WHAT YOU HAVE TO DO: Going through the entries below, count each line containing the word "States". Report the number only.

PROVIDED INFORMATION:
⟨

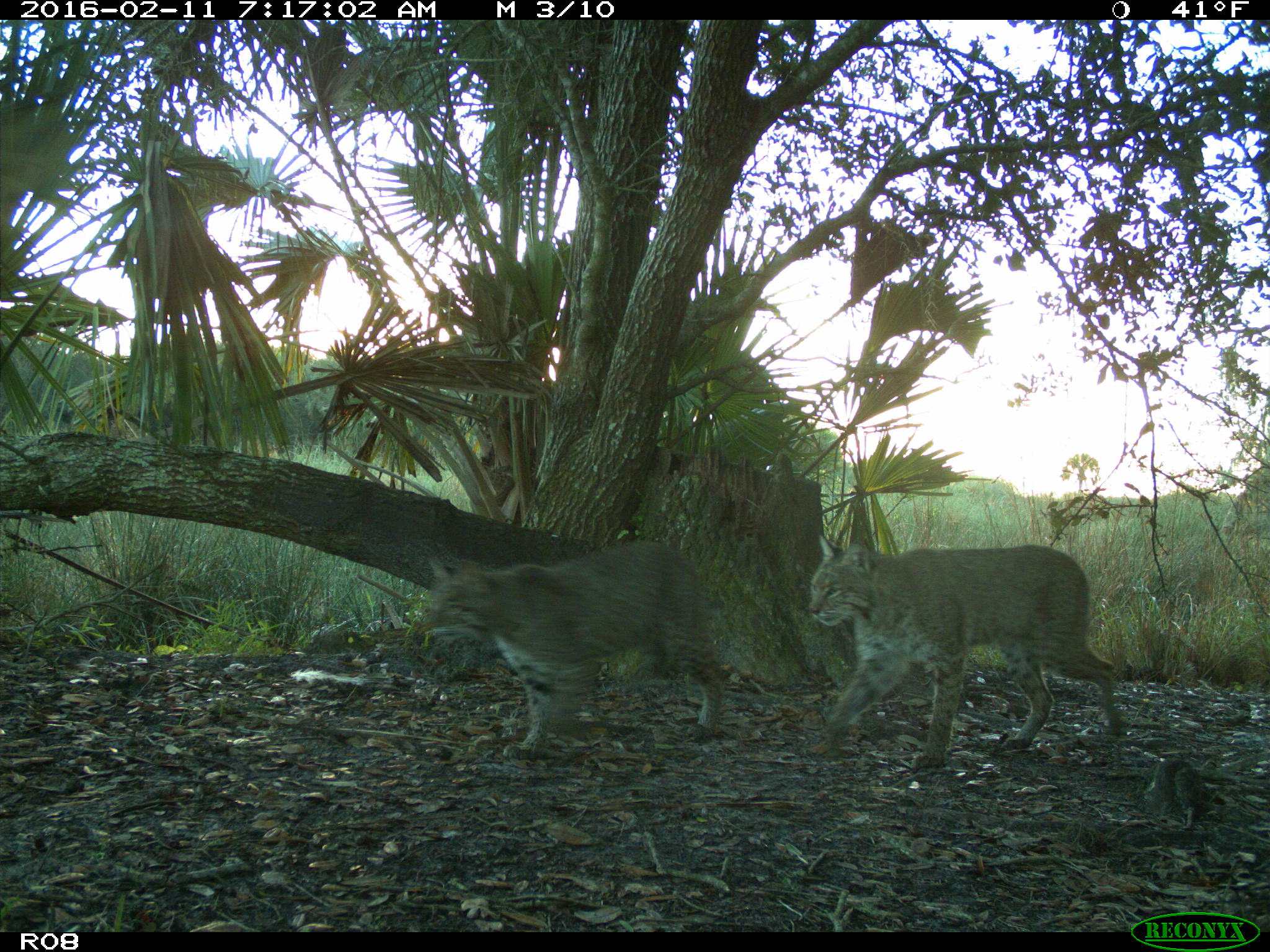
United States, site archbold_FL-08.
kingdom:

⟩
⟨

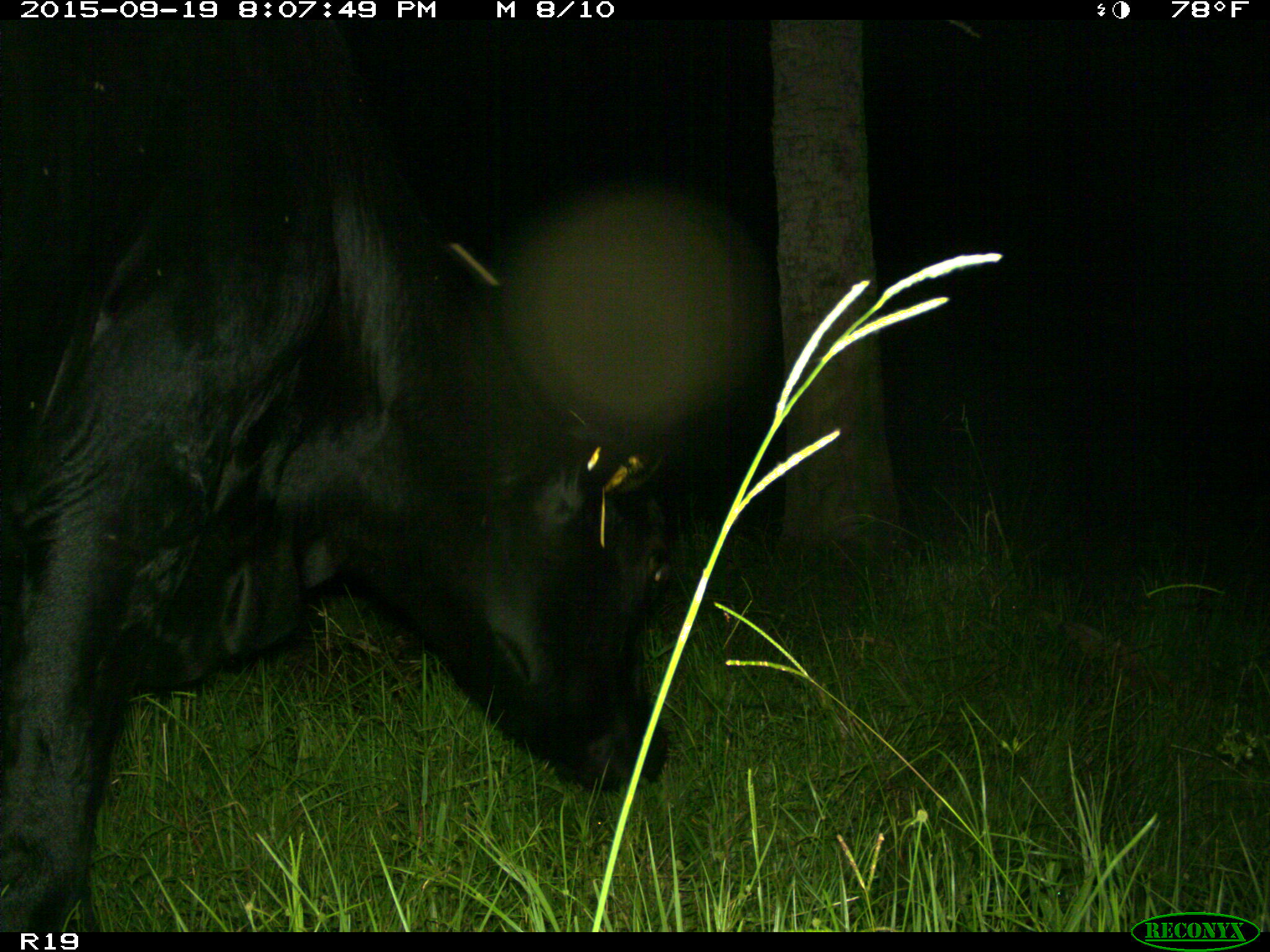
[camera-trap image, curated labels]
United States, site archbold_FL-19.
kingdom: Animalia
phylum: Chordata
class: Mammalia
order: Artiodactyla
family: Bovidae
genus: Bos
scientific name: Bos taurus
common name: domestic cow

⟩

ANSWER BELOW: 2